Still, even Berrymore was not enough to change Craven’s mind because that did little to assuage his grief over putting out yet more scenes of men carving up women, particularly since the script’s opening scene ended with a poor girl gutted and hung from a tree. In the end, it was actually a nameless young naysayer at a convention who shamed Craven into taking the job, from the mouths of babes and all that.
As Craven told Inside Story:
“A little kid of around 12 came up to me and said, ‘You should do a real goddamn movie again because the movie’s you’ve been doing have been getting softer and softer.’ And that just stuck with me. I thought, ‘Look, you’ve been fighting this your whole career, but the movie’s you’ve made that have really been important have crossed the boundaries of decency and are scary because they are ruthless.’ I called up Bob Weinstein and said, ‘If that job’s still open I’ll take it.’”
Suddenly, the once floundering Scream project had all the momentum in the world with a name actress attached to star and one of the giants of the genre on board to direct.
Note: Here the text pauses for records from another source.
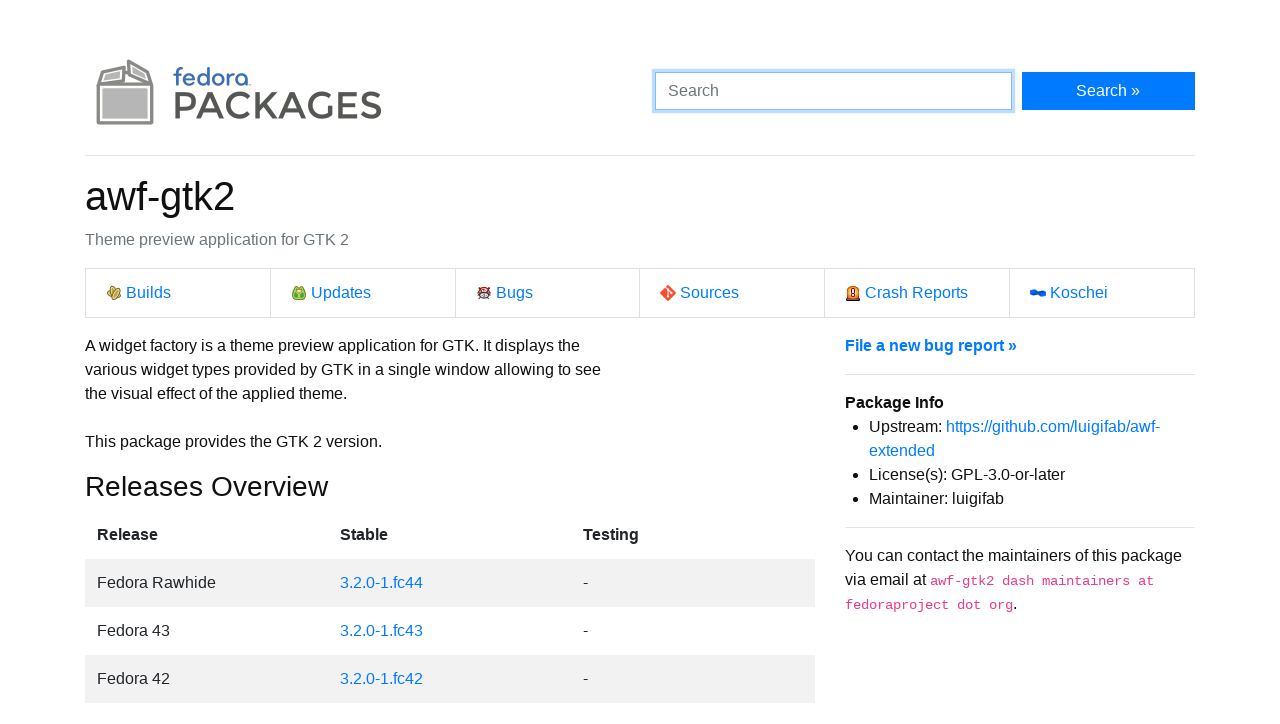

--- FILE ---
content_type: text/html
request_url: https://packages.fedoraproject.org/pkgs/awf-gtk2/awf-gtk2/index.html
body_size: 4811
content:
<!DOCTYPE html>

<title>awf-gtk2 - Fedora Packages</title>
<link rel="stylesheet" href="../../../assets/css/bootstrap.min.css">
<link rel="stylesheet" href="../../../assets/css/main.css">
<link href="https://apps.fedoraproject.org/global/fedora-bootstrap-fonts/open-sans.css" type="text/css" rel="stylesheet" />
<link rel="search" type="application/opensearchdescription+xml" title="Fedora Packages" href="../../../assets/opensearch.xml" />
<meta name="viewport" content="width=device-width, initial-scale=1.0">
<meta charset="UTF-8">
<meta name="description" content="View awf-gtk2 in the Fedora package repositories. awf-gtk2: Theme preview application for GTK 2">

<div class="container">
  <div class="row">
    <a href="../../../" class="col-md-6 d-flex align-items-center justify-content-center justify-content-md-start p-1">
      <img alt="Fedora Packages" src="../../../assets/images/logo.png">
    </a>
    <div class="col-md-6 d-flex align-items-center">
      <form class="w-100" action="/search" method="get">
        <div class="form-row flex-grow-1">
          <div class="col-md-8">
            <input class="form-control" type="search" placeholder="Search" name="query" aria-label="Search" autofocus>
          </div>
          <div class="col-md-4">
            <button class="btn btn-primary btn-block" type="submit">Search &raquo;</button>
          </div>
        </div>
      </form>
    </div>
  </div>

  <hr />

<h1>
	awf-gtk2
</h1>
<p class="text-muted">Theme preview application for GTK 2</p>
<ul class="list-group list-group-horizontal-lg mb-3">
	<li class="list-group-item w-100">
		<a href="http://koji.fedoraproject.org/koji/search?match=glob&type=package&terms=awf-gtk2" class="icon i-koji">
			Builds
		</a>
	</li>
	<li class="list-group-item w-100">
		<a href="https://bodhi.fedoraproject.org/updates/?packages=awf-gtk2" class="icon i-bodhi">
			Updates
		</a>
	</li>
	<li class="list-group-item w-100">
		<a href="https://bugzilla.redhat.com/buglist.cgi?component=awf-gtk2&query_format=advanced&product=Fedora&product=Fedora%20EPEL&bug_status=__open__" class="icon i-bugzilla">
			Bugs
		</a>
	</li>
	<li class="list-group-item w-100">
		<a href="https://src.fedoraproject.org/rpms/awf-gtk2" class="icon i-git">
			Sources
		</a>
	</li>
	<li class="list-group-item w-100">
		<a href="https://retrace.fedoraproject.org/faf/problems/?component_names=awf-gtk2" class="icon i-abrt">
			Crash Reports
		</a>
	</li>
	<li class="list-group-item w-100">
		<a href="https://koschei.fedoraproject.org/package/awf-gtk2" class="icon i-koschei">
			Koschei
		</a>
	</li>
</ul>
<div id="vue">
	<div class="row">
		<div class="col-md-8">
			<p class="nowrap">A widget factory is a theme preview application for GTK. It displays the
various widget types provided by GTK in a single window allowing to see
the visual effect of the applied theme.

This package provides the GTK 2 version.</p>
			<h3>Releases Overview</h3>
			<table class="table table-striped table-borderless" id="version-table">
				<thead>
					<tr>
						<th scope="col">Release</th>
						<th scope="col">Stable</th>
						<th scope="col">Testing</th>
					</tr>
				</thead>
				<tbody>
					<tr>
						<td>Fedora Rawhide</td>
						<td>
						<a href="fedora-rawhide.html">3.2.0-1.fc44</a>
						</td>

						<td>
							-
						</td>
					</tr>
					<tr>
						<td>Fedora 43</td>
						<td>
						<a href="fedora-43-updates.html">3.2.0-1.fc43</a>
						</td>

						<td>
							-
						</td>
					</tr>
					<tr>
						<td>Fedora 42</td>
						<td>
						<a href="fedora-42-updates.html">3.2.0-1.fc42</a>
						</td>

						<td>
							-
						</td>
					</tr>
					<tr>
						<td>Fedora 41</td>
						<td>
						<a href="fedora-41-updates.html">3.2.0-1.fc41</a>
						</td>

						<td>
							-
						</td>
					</tr>
					<tr>
						<td>Fedora EPEL 9</td>
						<td>
						<a href="epel-9.html">3.2.0-1.el9</a>
						</td>

						<td>
							-
						</td>
					</tr>
					<tr>
						<td>Fedora EPEL 10.2</td>
						<td>
						<a href="epel-10.2.html">3.2.0-1.el10_2</a>
						</td>

						<td>
							-
						</td>
					</tr>
					<tr>
						<td>Fedora EPEL 10.1</td>
						<td>
						<a href="epel-10.1.html">3.2.0-1.el10_1</a>
						</td>

						<td>
							-
						</td>
					</tr>
				</tbody>
			</table>
			<datagrepper></datagrepper>
		</div>
		<div class="col-md-4 order-first order-md-0">
			<b><a href="https://bugzilla.redhat.com/enter_bug.cgi?product=Fedora&version=rawhide&component=awf-gtk2">File a new bug report &raquo;</a></b>
			<hr />
			<b>Package Info</b>
			<ul>
				<li>Upstream: <a href="https://github.com/luigifab/awf-extended">https://github.com/luigifab/awf-extended</a></li>
				<li>License(s): GPL-3.0-or-later</li>
				<li>Maintainer: luigifab</li>
			</ul>
			<hr />
			<p>
			You can contact the maintainers of this package via email at
			<code>awf-gtk2 dash maintainers at fedoraproject dot org</code>.
			</p>
			<hr class="d-md-none" />
		</div>
	</div>
</div>

<script src="../../../assets/js/main.js"></script>

  <div class="text-muted text-center">
    <br>
    Sources on <a href="https://pagure.io/fedora-packages-static">Pagure</a>
  </div>
</div>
That’s not to say it was all smooth sailing from there. In fact, Berrymore decided just over a month prior to the start of shooting that she no longer wanted to be the main girl but instead the girl who dies in the opening scene, a stroke of genius on her part which worried the producers so much that Craven almost quit. Berrymore was a huge reason why agreed to take the job, and now he was only going to have her for the first 15 minutes of the movie. Luckily, he resisted the urge to quit, and that ended up really working out for everyone, particularly Neve Campbell who happily took the role Berrymore vacated.
Lesson of the day: If you ever see a director/actor in everyday life or at a convention don’t hesitate to tell them what you really think about their recent work because such an unsolicited opinion could directly lead to them making one of the best choices in their career. I guess. Just, you know, don’t be an overly obnoxious jerk about it.
Additional lesson of the day: Wes Craven was a man who knew how to listen to his fans, even when it was a 12-year-old technically too young to have seen any of Craven’s movies.